━━━━━ SUPPLIED MATERIAL

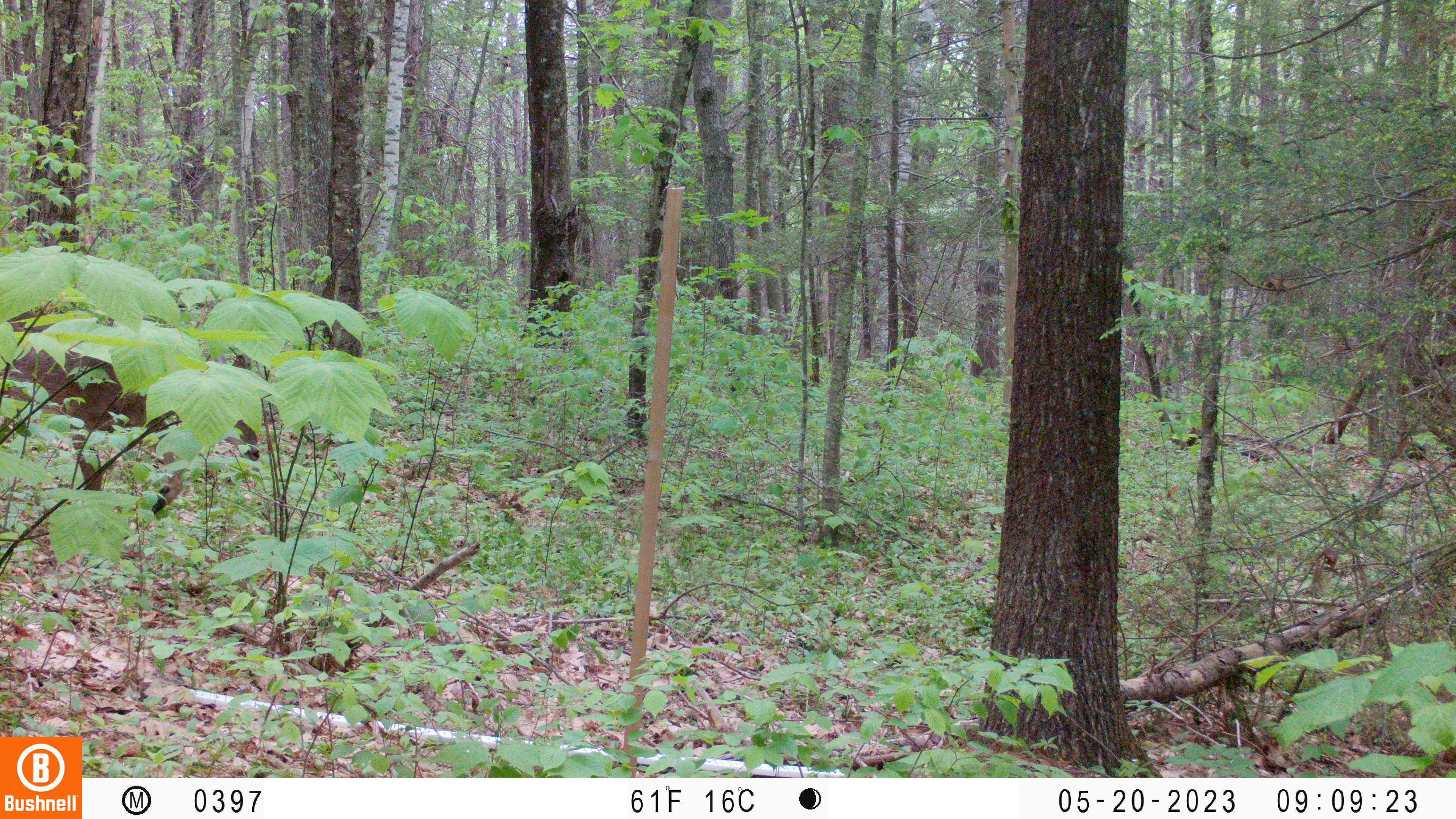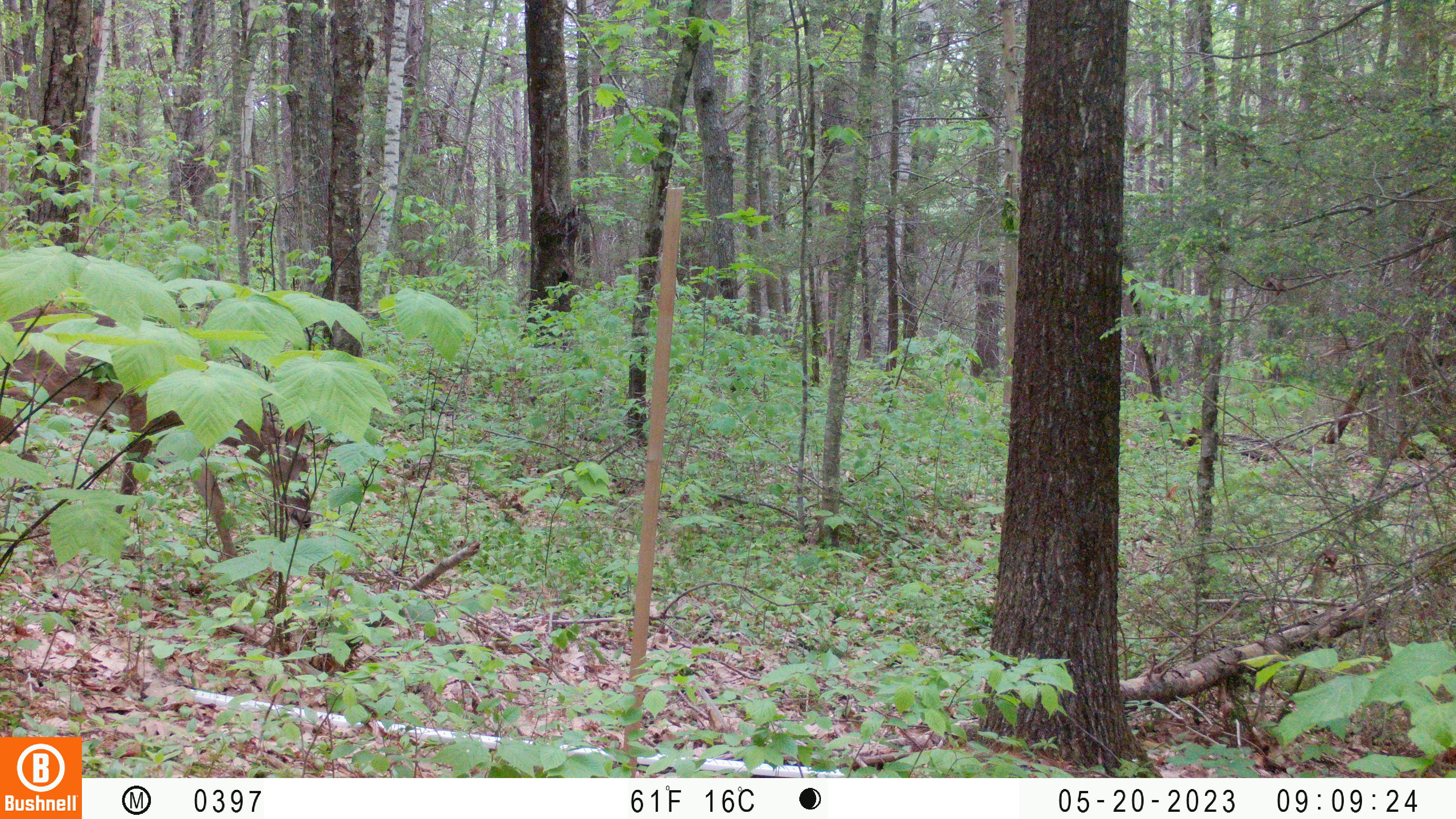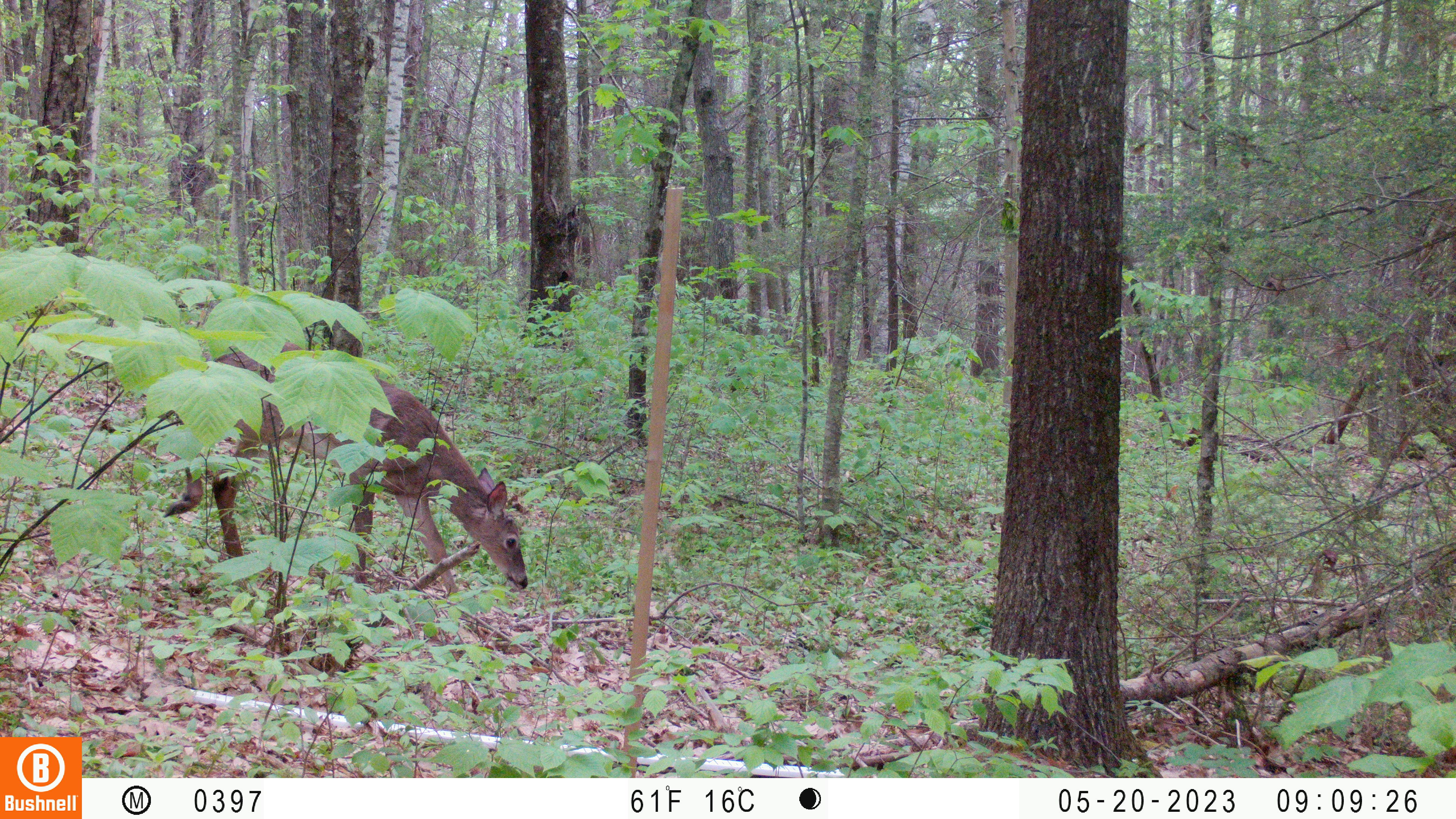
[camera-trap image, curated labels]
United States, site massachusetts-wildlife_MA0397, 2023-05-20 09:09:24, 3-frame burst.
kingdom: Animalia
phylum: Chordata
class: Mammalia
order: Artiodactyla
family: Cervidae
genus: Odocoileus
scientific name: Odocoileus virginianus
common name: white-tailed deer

━━━━━━━━━━

_PROBLEM_
Go through the listing and restate each line word for word, leaving out the pictures.

_EXERCISE RESPONSE_
[camera-trap image, curated labels]
United States, site massachusetts-wildlife_MA0397, 2023-05-20 09:09:24, 3-frame burst.
kingdom: Animalia
phylum: Chordata
class: Mammalia
order: Artiodactyla
family: Cervidae
genus: Odocoileus
scientific name: Odocoileus virginianus
common name: white-tailed deer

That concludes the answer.